If all of this isn’t enough to convince you to make getting more zzzz’s a priority, consider the fact that fatigue is to blame for many common accidents. Not having slept for 20 hours or more creates a level of impairment equal to being legally intoxicated. Too bad police aren’t able to dole out a DWE (driving while exhausted) to drivers who stayed up too late binge watching Netflix the night before.

While the prevalence of sleep deprivation is serious, the good news is that the sleep is free for the taking. And unlike lunges and planks, it actually feels good. It’s just a matter of making it a priority in our lives (and saving that next episode of Orange is the New Black for tomorrow night).

But for many people, getting good sleep is a challenge because they have a hard time falling asleep or staying asleep. For insomniacs, our brains are our worst enemies – just as we know we should be falling asleep, we find ourselves re-hashing a conversation with a co-worker or thinking about our to-do lists for tomorrow.

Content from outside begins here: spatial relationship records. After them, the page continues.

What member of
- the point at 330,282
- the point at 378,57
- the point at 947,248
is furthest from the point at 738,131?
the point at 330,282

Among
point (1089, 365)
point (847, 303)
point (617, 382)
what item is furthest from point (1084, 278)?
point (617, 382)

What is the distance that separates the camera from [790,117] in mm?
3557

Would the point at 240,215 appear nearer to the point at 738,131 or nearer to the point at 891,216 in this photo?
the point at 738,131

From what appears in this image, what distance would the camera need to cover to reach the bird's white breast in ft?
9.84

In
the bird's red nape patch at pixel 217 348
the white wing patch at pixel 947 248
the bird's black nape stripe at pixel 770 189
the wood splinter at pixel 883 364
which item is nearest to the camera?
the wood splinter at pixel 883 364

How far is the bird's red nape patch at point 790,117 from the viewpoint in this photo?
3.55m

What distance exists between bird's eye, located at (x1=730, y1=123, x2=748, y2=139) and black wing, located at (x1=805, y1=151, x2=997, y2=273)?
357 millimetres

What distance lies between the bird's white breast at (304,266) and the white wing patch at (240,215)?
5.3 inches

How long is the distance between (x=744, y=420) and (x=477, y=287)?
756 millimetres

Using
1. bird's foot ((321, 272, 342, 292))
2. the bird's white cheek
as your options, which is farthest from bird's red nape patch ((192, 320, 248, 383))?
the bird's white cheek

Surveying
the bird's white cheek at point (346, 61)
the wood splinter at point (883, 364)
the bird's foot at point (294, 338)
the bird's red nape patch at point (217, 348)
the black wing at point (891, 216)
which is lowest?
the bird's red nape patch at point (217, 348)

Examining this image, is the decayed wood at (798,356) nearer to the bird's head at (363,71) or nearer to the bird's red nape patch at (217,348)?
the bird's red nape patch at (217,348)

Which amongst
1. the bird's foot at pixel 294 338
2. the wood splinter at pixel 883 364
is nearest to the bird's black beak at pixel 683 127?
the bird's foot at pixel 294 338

Float therapy can help with this because the warm salt water supporting our bodies and the silent, dark environment removes any distractions, making it so much easier to focus on the breath, to focus on the present. You might think of float therapy like training wheels for mindfulness. The more we float, the stronger our minds become, allowing us to focus on the present and not be distracted by stray thoughts. No more “monkey brain”, no more sleepless nights and groggy mornings. This is your brain on float therapy.

The best thing about float therapy is that the effects are long lasting. It’s not about the hour of rest you get while floating – it’s about the sense of centered calm that you carry with you for days. It’s also cumulative – the more you float, the more you get out of it. Frequent floaters are able to get into that “sweet spot” within minutes and to replicate some of this mindfulness outside of the float pod as well. Which can be very useful at 11 pm when you know you should be getting some shut-eye.